In the early days you had no choice but to belly-up to a search engine and begin Booleaning. You'd be hoping to find the single sites you could use in your activity.
No Longer! You first goal should be to find work someone else has done. People have been busy collecting sites on topics you're interested in. Once you find someone else's Hotlist, or even Sampler or WebQuest, you can play in that sand box all day. That's why we've placed the Filamentality database and Web-and-Flow Search on the top row. These are collections of Web-based activities educators have already spent time creating. Start here. The Fil database is unscrutinized, but the Web-and-Flow collection has been checked for reasonable quality.
Next, we suggest looking to folks who spend their time collecting and categorizing sites into directories. Among the ones we like the best are Blue Web'n and The Mining Company.
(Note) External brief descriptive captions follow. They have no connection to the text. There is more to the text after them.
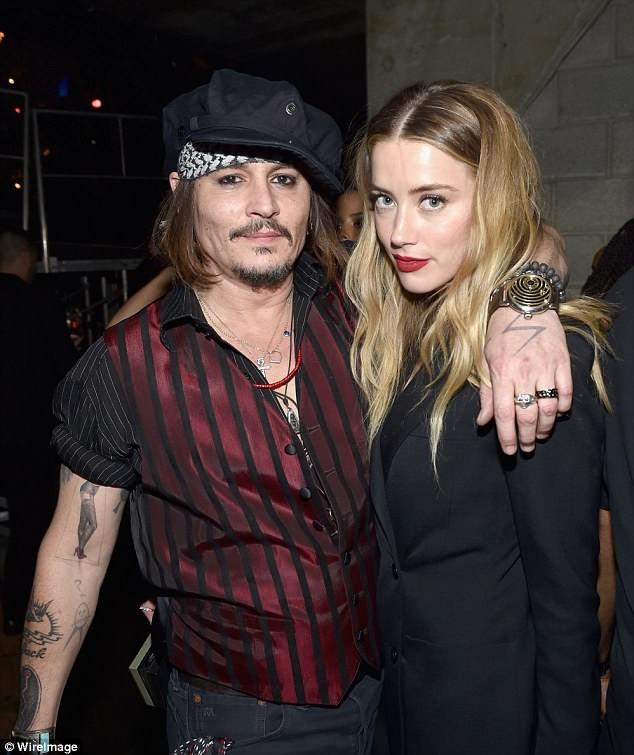 Táo bạo bỏ nội y, vợ cũ Johnny Depp tay trong tay tình cũ Heidi Klum - ảnh 11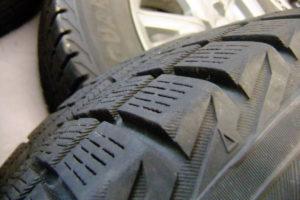 ヨコハマ スタッドレスタイヤ ホイール付き 175/65R14 4本セット 中古品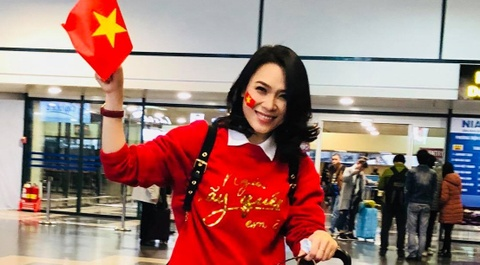 My Tam dap xe doc cau Rong an mung thanh tich cua U23 Viet Nam hinh anh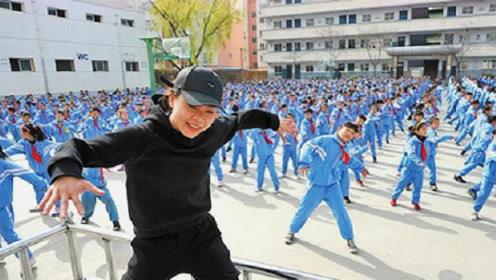 美国教授首次来中国,不料经过操场时迷茫了:你们管这叫课间操?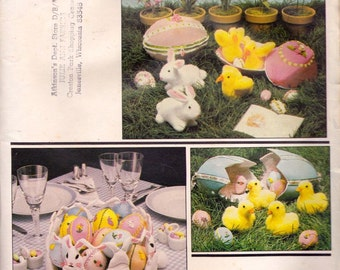 Vogue 2654 Easter Craft Pattern, UNCUT, Centerpiece, Egg, Bunny, Ducks and Chicks
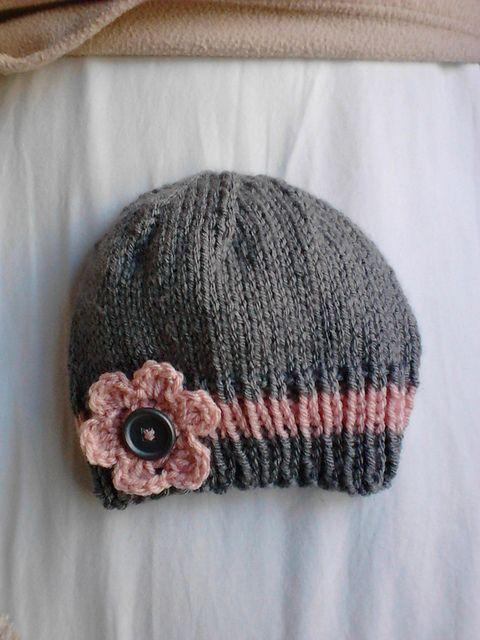 Un bonnet pour bébé facile à tricoter ✪ Ravelry: Easy and Basic Baby Hat pattern by Christy Hills
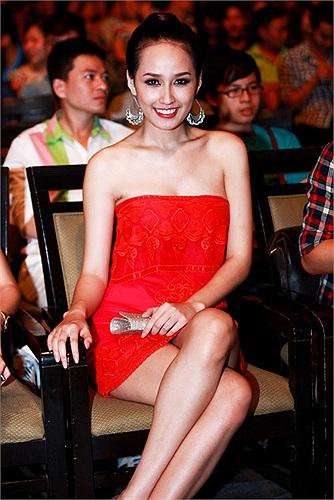 Đầm dài hay váy ngắn kiều nữ này cũng tận dụng triệt để khoe khéo đôi chân thon xinh.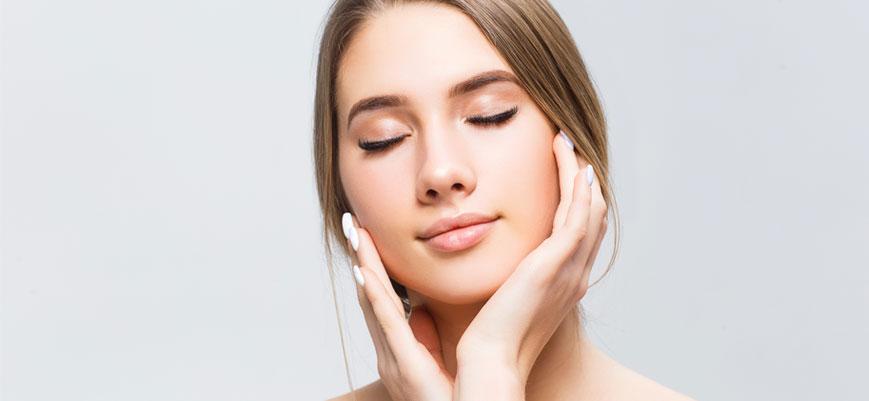 ¿Cómo regular el exceso de grasa en tu rostro?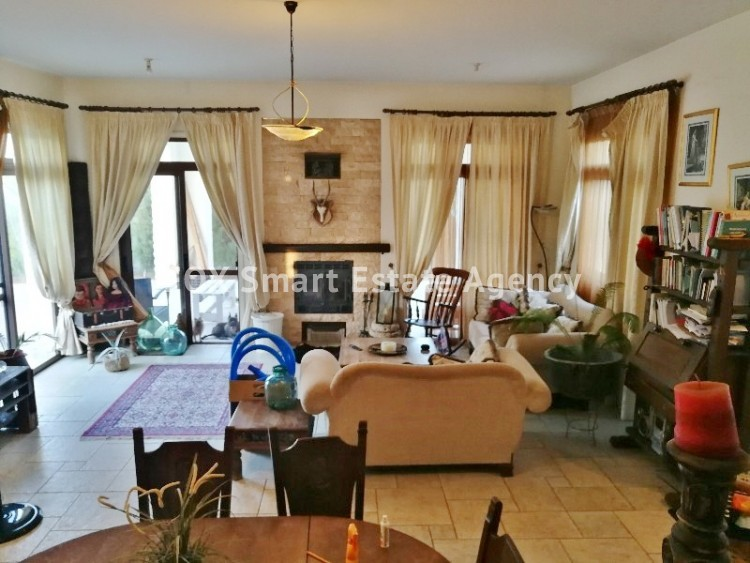 4 bedroom Bungalow with swming pool opposite the National park of Athalassas 10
If your topic is fairly common or popular, it's likely someone's already gathered links for you.
The third suggestion is to use one of the meta search engines. These query several popular search engines, compile the data and bring you back the most likely right hits. You can save yourself time in your early searches casting like this, broadly on the Net. MetaCrawler, Ask Jeeves and the like are good meta engines. Note: Be careful using Ask Jeeves and Ask Jeeves for Kids as they present what they've found in a frame, so the URL / location at the top frame is part of the search string. Click the "no frames" button to get to the real URL for pasting into Web-and-Flow.
If you're working with younger students, you might find more appropriate sites using the databases built just for children. Sites like Yahooligans and Ask Jeeves for Kids filter their sites and are pretty vigilant in seeking out the more graphical, less texty pages.
Search when you must because finding gems on the Web is a lot of fun. It's especially good to comb the Web for the contextually quirky side of things. These days we think Google is best with the old standby of Altavista. Of course you may want to choose other search engines to find specific things, so feel free to pop another URL into an available browser and head out.